- _Passage provided_:

Changing stroke rehab and research worldwide now.Time is Brain! trillions and trillions of neurons that DIE each day because there are NO effective hyperacute therapies besides tPA(only 12% effective). I have 523 posts on hyperacute therapy, enough for researchers to spend decades proving them out. These are my personal ideas and blog on stroke rehabilitation and stroke research. Do not attempt any of these without checking with your medical provider. Unless you join me in agitating, when you need these therapies they won't be there.

What this blog is for:

My blog is not to help survivors recover, it is to have the 10 million yearly stroke survivors light fires underneath their doctors, stroke hospitals and stroke researchers to get stroke solved. 100% recovery. The stroke medical world is completely failing at that goal, they don't even have it as a goal. Shortly after getting out of the hospital and getting NO information on the process or protocols of stroke rehabilitation and recovery I started searching on the internet and found that no other survivor received useful information. This is an attempt to cover all stroke rehabilitation information that should be readily available to survivors so they can talk with informed knowledge to their medical staff. It lays out what needs to be done to get stroke survivors closer to 100% recovery. It's quite disgusting that this information is not available from every stroke association and doctors group.

Tuesday, February 12, 2013

Prism adaptation for spatial neglect after stroke: Translational practice gaps

I'm sure your doctor contributed to one of these 48 studies, so ask about it.
http://search.naric.com/research/rehab/redesign_record.cfm?search=2&type=all&criteria=J65041&phrase=no&rec=120210
Nature Reviews. Neurology , Volume 8(10) , Pgs. 567-577.

NARIC Accession Number: J65041.  What's this?
ISSN: 1759-4758.
Author(s): Barrett, A. M.; Goedert, Kelly M.; Basso, Julia.
Project Number: H133G120203.
Publication Year: 2012.
Number of Pages: 11.

Scene geometry reasoning material:
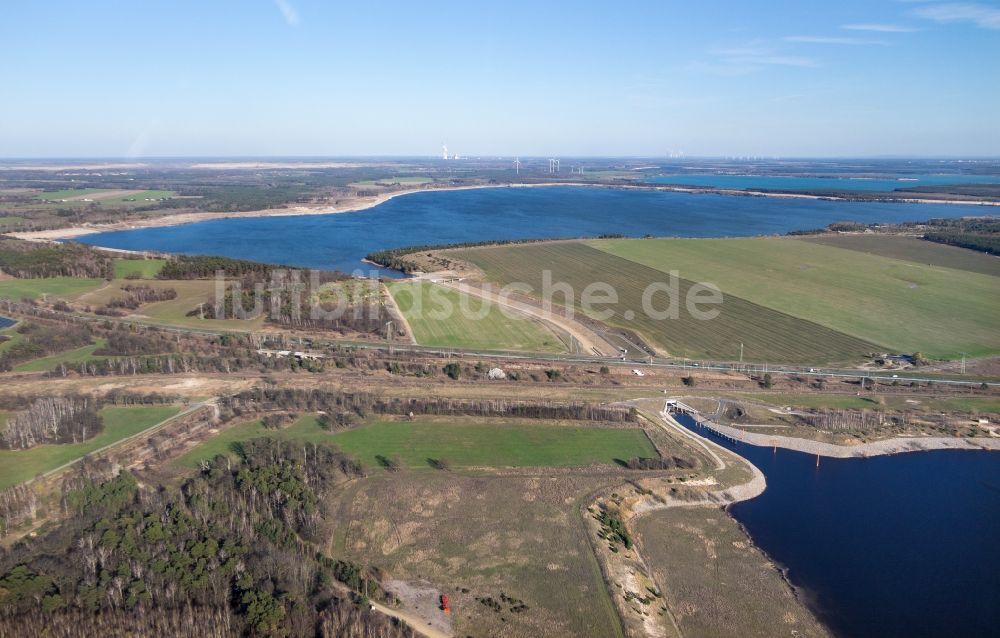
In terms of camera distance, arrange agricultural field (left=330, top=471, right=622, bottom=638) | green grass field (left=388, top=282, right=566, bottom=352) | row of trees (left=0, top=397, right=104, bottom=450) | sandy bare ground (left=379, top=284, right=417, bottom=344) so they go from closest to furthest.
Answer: agricultural field (left=330, top=471, right=622, bottom=638) → row of trees (left=0, top=397, right=104, bottom=450) → green grass field (left=388, top=282, right=566, bottom=352) → sandy bare ground (left=379, top=284, right=417, bottom=344)

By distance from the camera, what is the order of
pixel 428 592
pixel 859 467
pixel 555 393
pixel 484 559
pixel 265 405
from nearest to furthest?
pixel 428 592
pixel 484 559
pixel 859 467
pixel 265 405
pixel 555 393

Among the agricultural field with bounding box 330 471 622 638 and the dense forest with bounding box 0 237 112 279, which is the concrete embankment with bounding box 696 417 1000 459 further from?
the dense forest with bounding box 0 237 112 279

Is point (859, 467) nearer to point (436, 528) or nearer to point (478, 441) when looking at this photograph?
point (478, 441)

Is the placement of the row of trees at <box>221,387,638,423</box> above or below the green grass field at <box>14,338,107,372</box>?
below

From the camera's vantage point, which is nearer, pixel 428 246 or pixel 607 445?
pixel 607 445

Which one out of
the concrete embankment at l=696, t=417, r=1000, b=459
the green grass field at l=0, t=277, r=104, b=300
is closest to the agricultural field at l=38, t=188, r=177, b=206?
the green grass field at l=0, t=277, r=104, b=300

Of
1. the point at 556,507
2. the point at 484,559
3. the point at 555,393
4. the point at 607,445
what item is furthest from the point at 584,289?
the point at 484,559

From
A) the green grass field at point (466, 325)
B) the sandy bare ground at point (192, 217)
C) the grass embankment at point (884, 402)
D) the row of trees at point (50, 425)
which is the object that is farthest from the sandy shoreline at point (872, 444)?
the sandy bare ground at point (192, 217)

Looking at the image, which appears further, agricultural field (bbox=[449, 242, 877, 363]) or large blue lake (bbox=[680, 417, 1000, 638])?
agricultural field (bbox=[449, 242, 877, 363])
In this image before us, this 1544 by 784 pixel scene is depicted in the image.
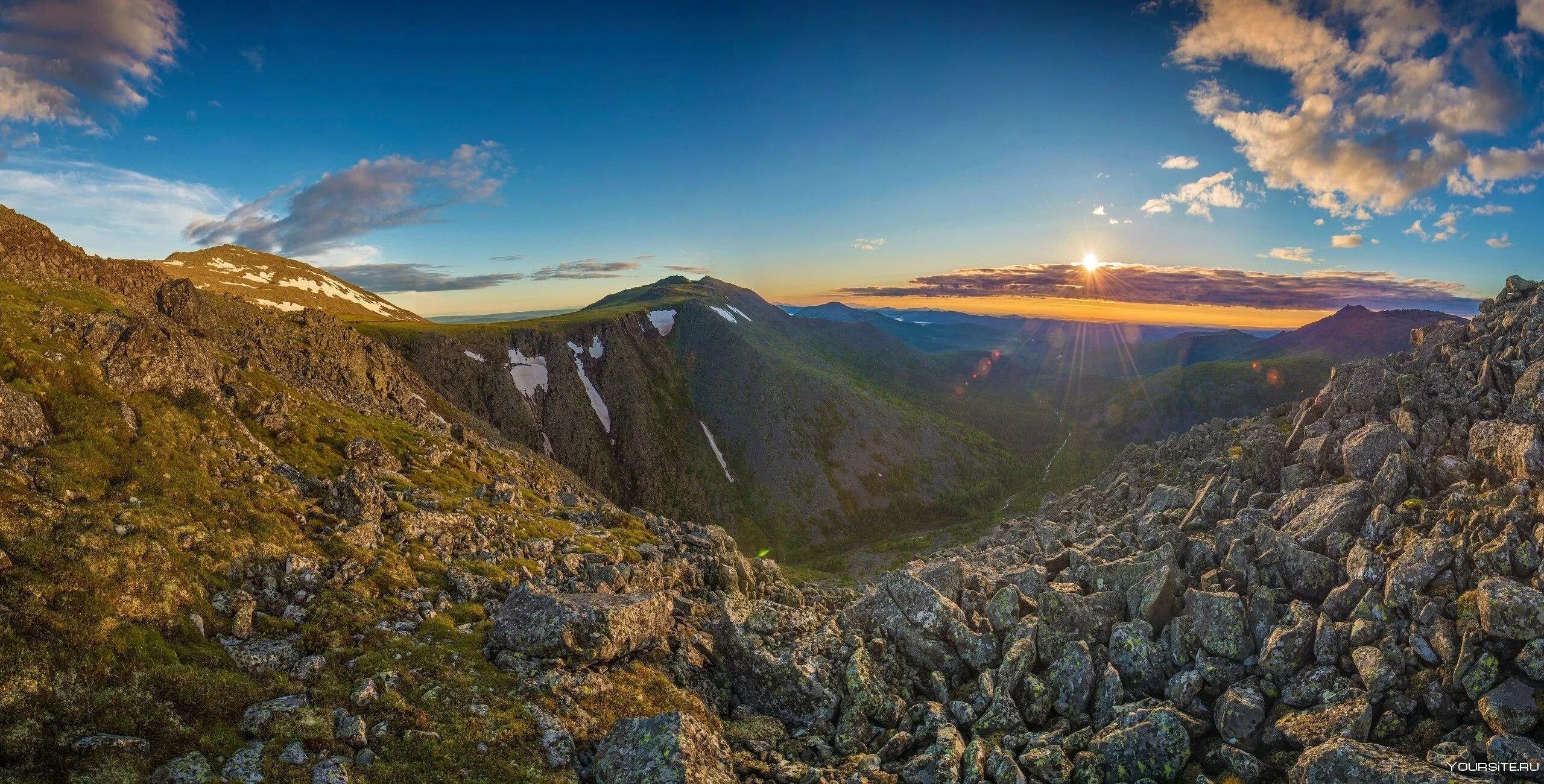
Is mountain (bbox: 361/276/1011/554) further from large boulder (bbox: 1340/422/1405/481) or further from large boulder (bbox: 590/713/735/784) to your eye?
large boulder (bbox: 1340/422/1405/481)

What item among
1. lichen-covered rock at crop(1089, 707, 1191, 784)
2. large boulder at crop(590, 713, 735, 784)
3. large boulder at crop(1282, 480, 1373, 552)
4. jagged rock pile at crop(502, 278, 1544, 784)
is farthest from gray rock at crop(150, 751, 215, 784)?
large boulder at crop(1282, 480, 1373, 552)

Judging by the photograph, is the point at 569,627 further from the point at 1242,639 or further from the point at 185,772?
the point at 1242,639

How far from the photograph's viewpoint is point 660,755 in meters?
21.2

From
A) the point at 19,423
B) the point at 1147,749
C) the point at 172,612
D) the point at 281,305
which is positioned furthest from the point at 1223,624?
the point at 281,305

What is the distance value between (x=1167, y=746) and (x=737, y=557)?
38145mm

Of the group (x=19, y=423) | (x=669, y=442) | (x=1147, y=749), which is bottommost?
(x=669, y=442)

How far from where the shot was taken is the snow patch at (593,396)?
6599 inches

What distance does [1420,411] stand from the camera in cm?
3853

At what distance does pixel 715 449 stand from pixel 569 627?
160664mm

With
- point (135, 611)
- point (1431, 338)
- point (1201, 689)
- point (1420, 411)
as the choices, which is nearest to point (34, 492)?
point (135, 611)

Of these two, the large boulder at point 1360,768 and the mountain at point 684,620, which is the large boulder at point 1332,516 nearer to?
the mountain at point 684,620

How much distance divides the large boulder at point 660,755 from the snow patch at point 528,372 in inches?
5597

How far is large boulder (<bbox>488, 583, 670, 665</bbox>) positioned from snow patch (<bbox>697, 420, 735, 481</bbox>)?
150 meters

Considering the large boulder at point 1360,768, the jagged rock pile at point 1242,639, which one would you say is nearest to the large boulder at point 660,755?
the jagged rock pile at point 1242,639
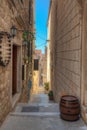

- _Task to complete_:
List each labeled catalog field given for the prism adaptation article in the stroke blog post, along with its value. This material has no connection to the stroke blog post.

- _Result_:
- NARIC Accession Number: J65041
- ISSN: 1759-4758
- Author(s): Barrett, A. M.; Goedert, Kelly M.; Basso, Julia
- Project Number: H133G120203
- Publication Year: 2012
- Number of Pages: 11